── DOCUMENT PASSAGE ──

SIPP USERS’ GUIDE                                                         SAMPLING ERROR


 7.            Sampling Error
This chapter discusses methods for obtaining the sampling error estimates derived from the
Survey of Income and Program Participation (SIPP) panels. The sample selected for each SIPP
panel is a stratified multistage probability sample. This complex sample design needs to be taken
into account when estimating the variances of SIPP estimates. The SIPP data files contain
variables, related to the sample design, that are created for the purpose of variance estimation.
Several software packages are now available for computing variance estimates for a wide range
of statistics based on complex sample designs. Using the variables that specify the design, these
programs can calculate appropriate variances of survey estimates. The Census Bureau also
provides generalized variance functions (GVFs) that can be used to obtain approximate estimates
of sampling variance for SIPP estimates.

───

--- WRITTEN PROBLEM ---
Extend the SIPP users' guide passage on sampling error, starting after its final sentence.

── DATA SUPPLIED ──

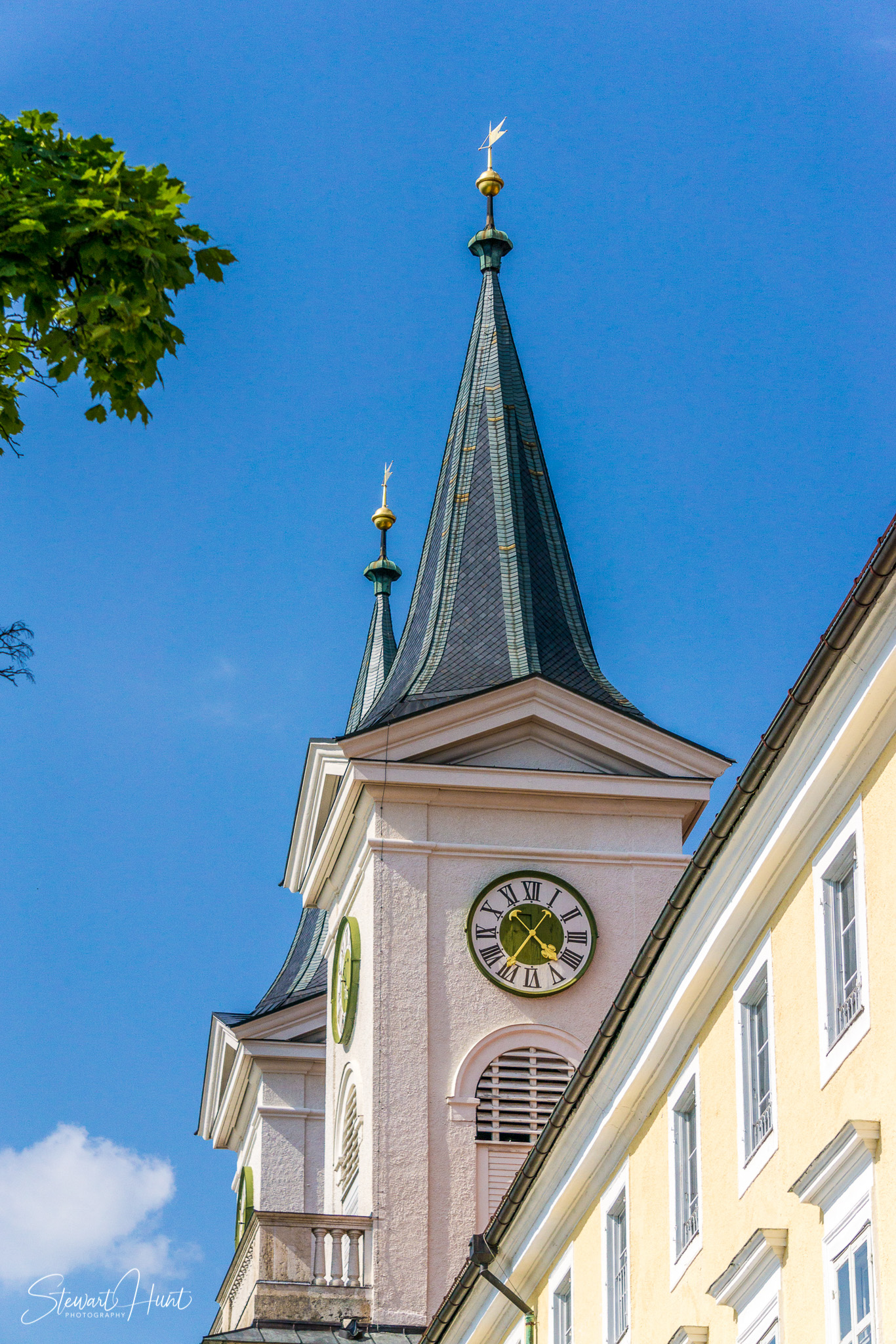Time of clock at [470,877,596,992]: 4:35
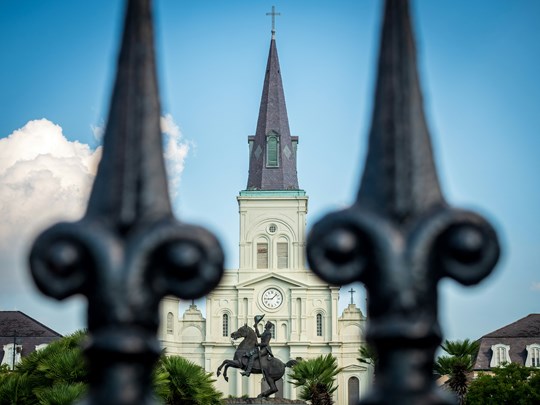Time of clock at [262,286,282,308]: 9:07
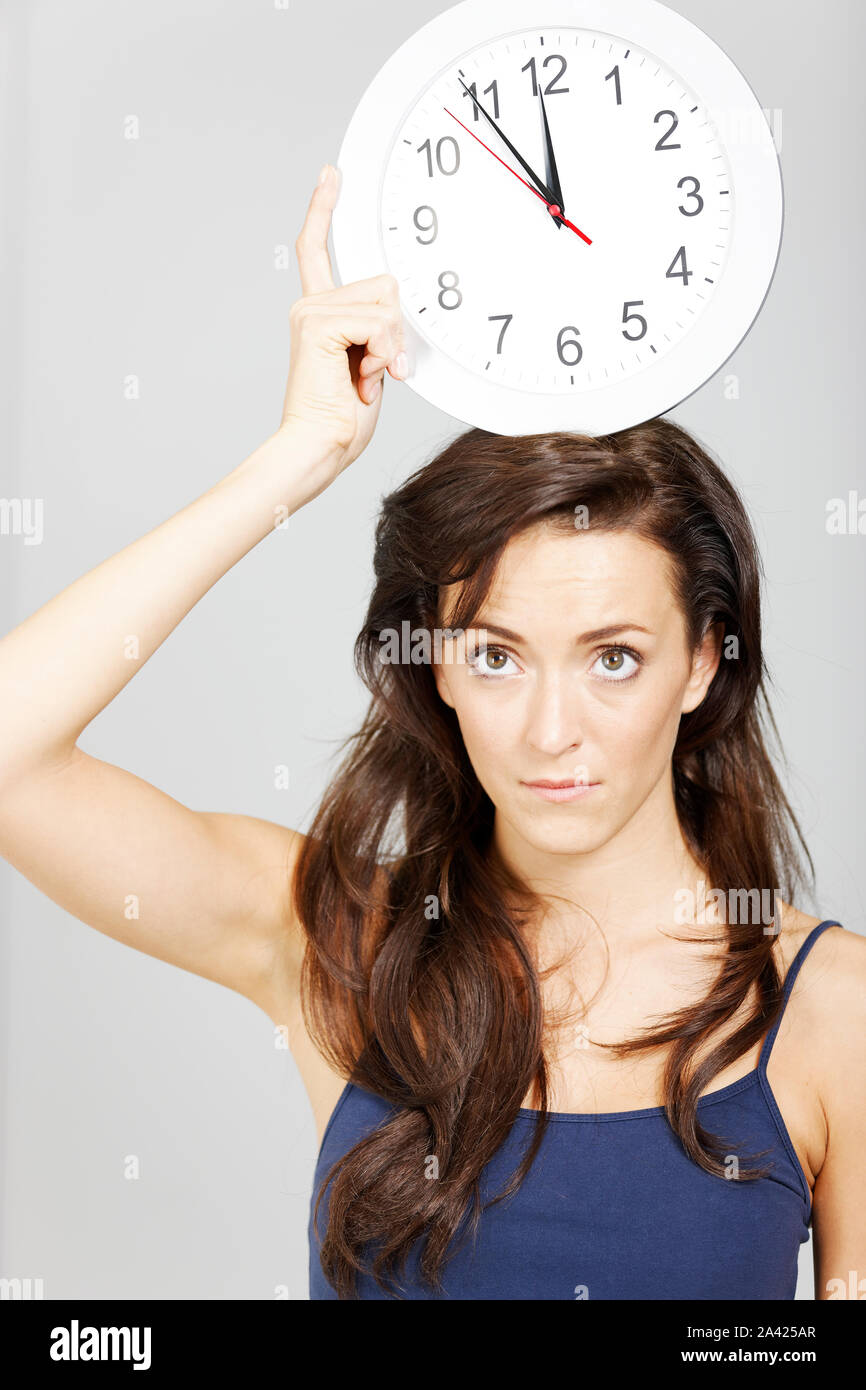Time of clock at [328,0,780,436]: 11:54
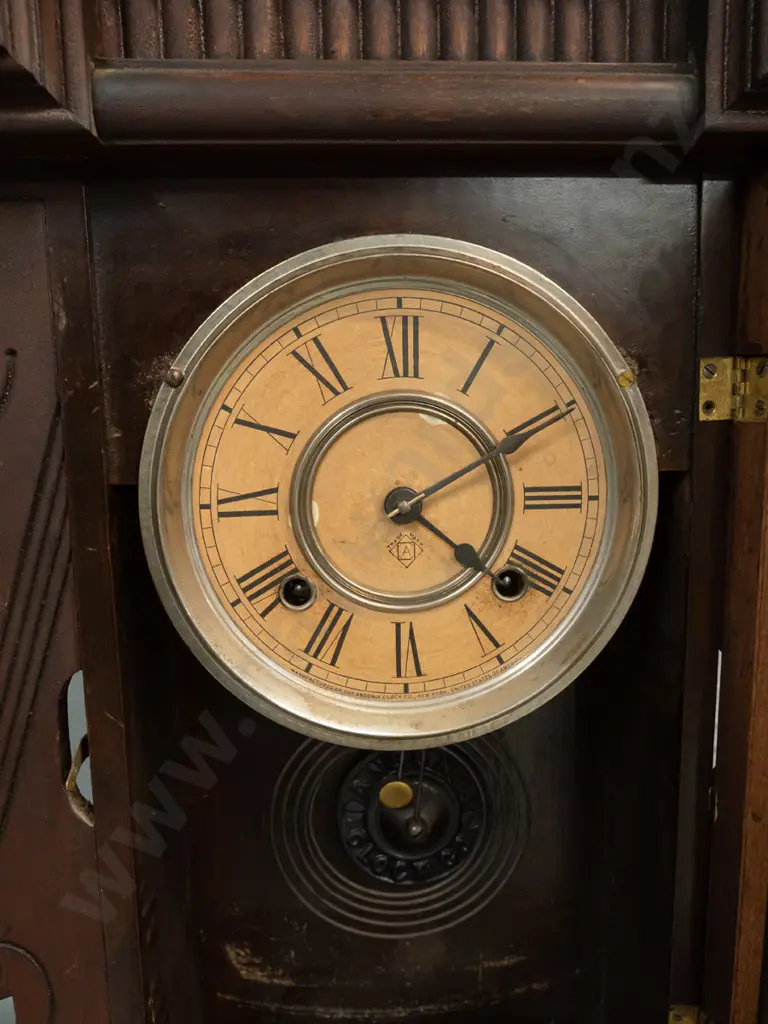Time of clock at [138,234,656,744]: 4:10
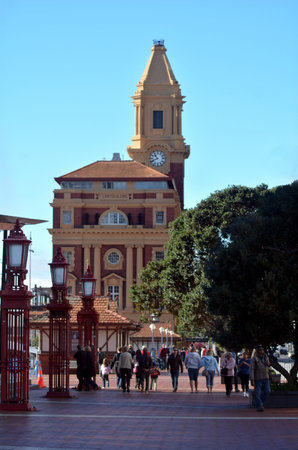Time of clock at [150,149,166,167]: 10:41
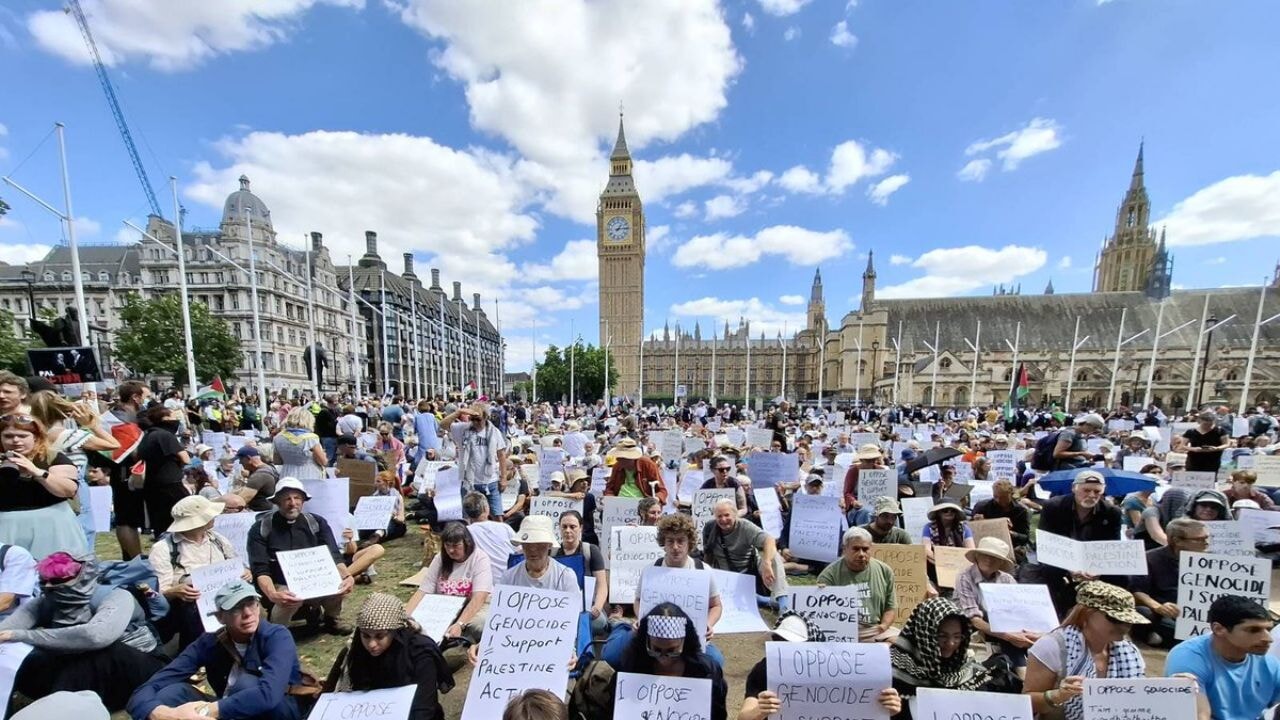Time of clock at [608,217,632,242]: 1:13
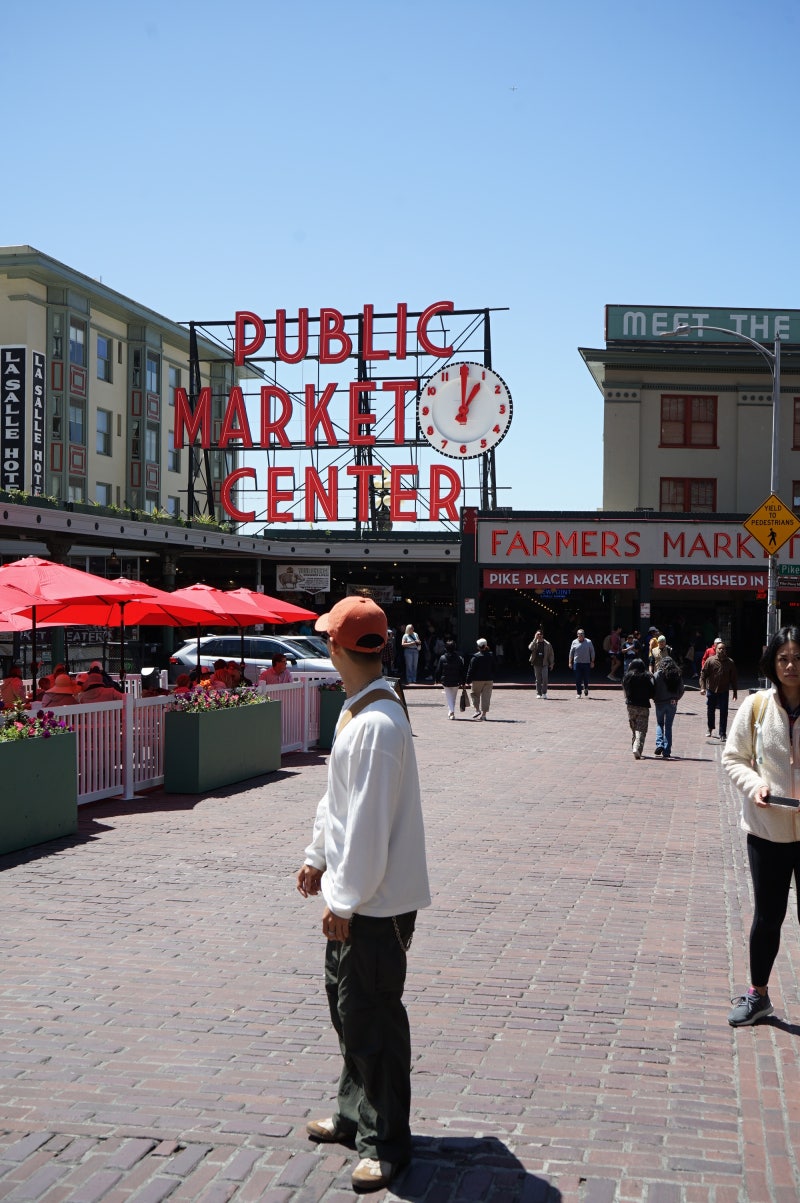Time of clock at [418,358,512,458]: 1:00
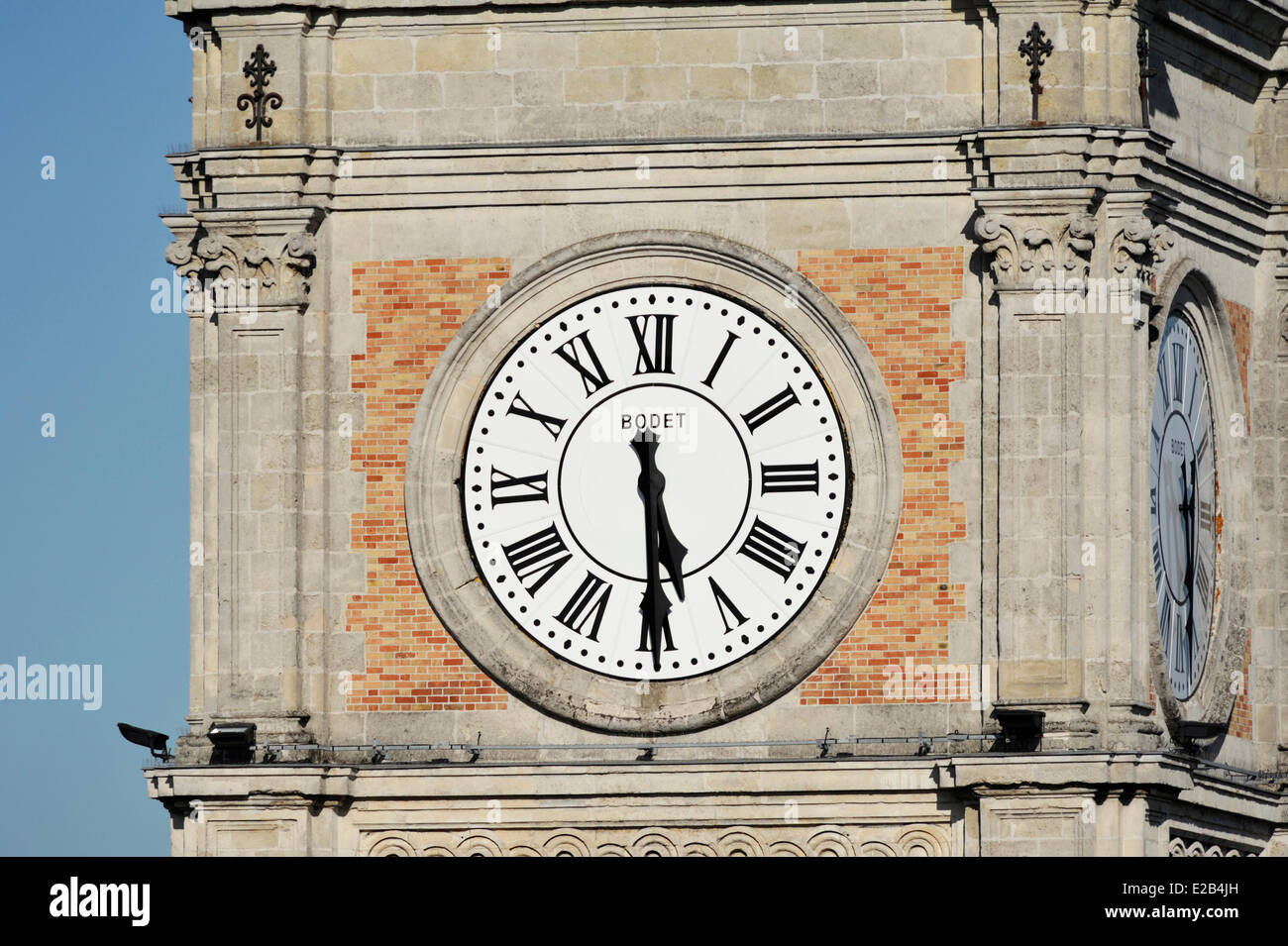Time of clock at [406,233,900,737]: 5:29
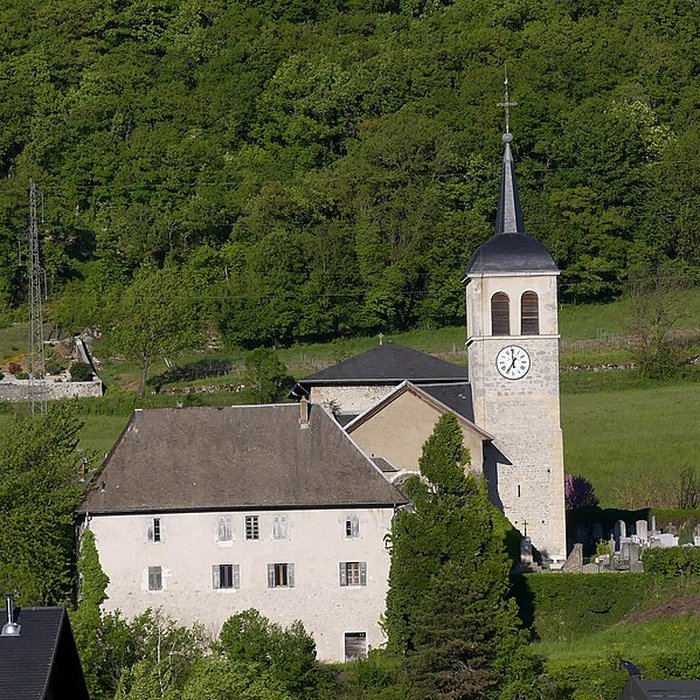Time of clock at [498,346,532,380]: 6:59
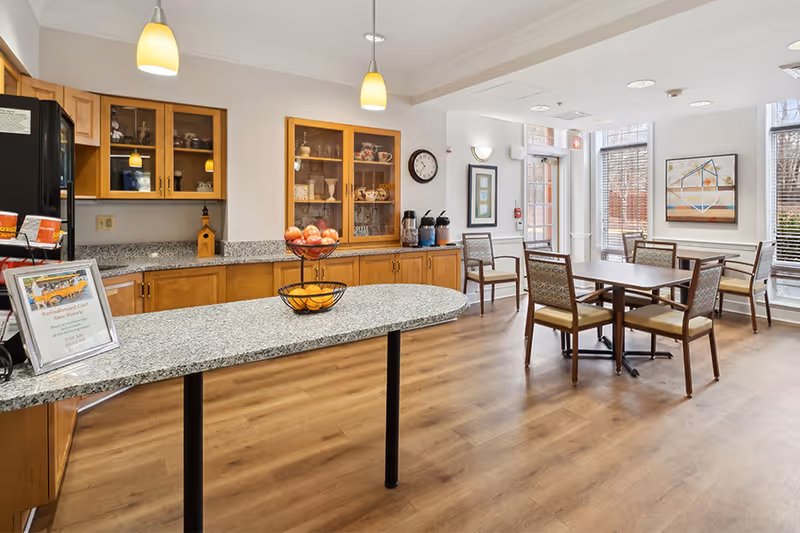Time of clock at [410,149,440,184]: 10:35
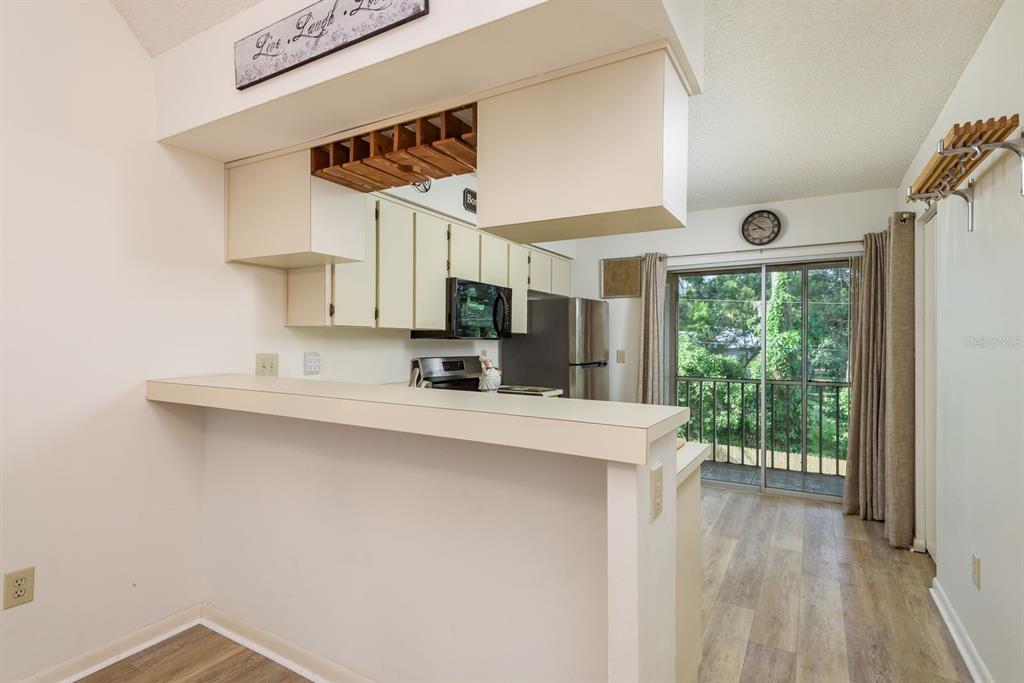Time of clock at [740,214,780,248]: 8:51
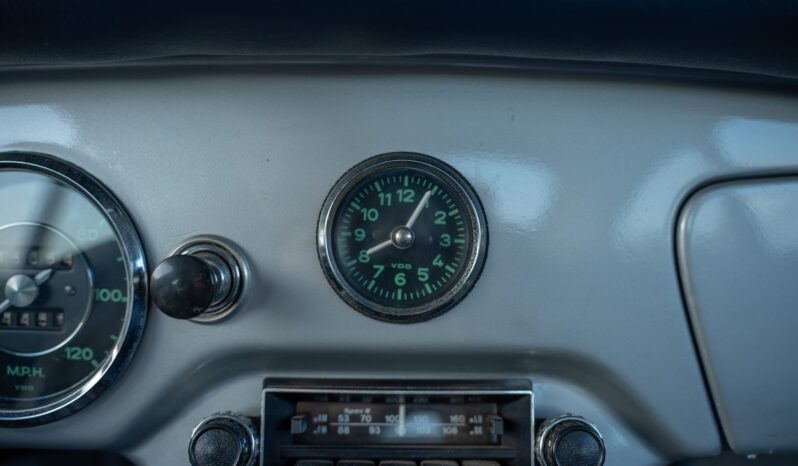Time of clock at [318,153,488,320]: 8:04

───

--- EXERCISE ANSWER ---
A common mistake in the estimation of sampling error for survey estimates is to ignore the
complex survey design and treat the sample as a simple random sample (SRS) of the population.
That mistake occurs because most standard software packages for data analyses assume simple
random sampling for variance estimation. When applied to SIPP estimates, SRS formulas for
variances typically underestimate the true variances. This chapter describes how appropriate
variance estimates, which take into account the complex sample design, can be obtained for SIPP
estimates.

The topics discussed in this chapter are:

       •        Direct variance estimation;

       •       Approximate variance estimates obtained from GVFs;

               and

       •       Variance estimation when some data are imputed.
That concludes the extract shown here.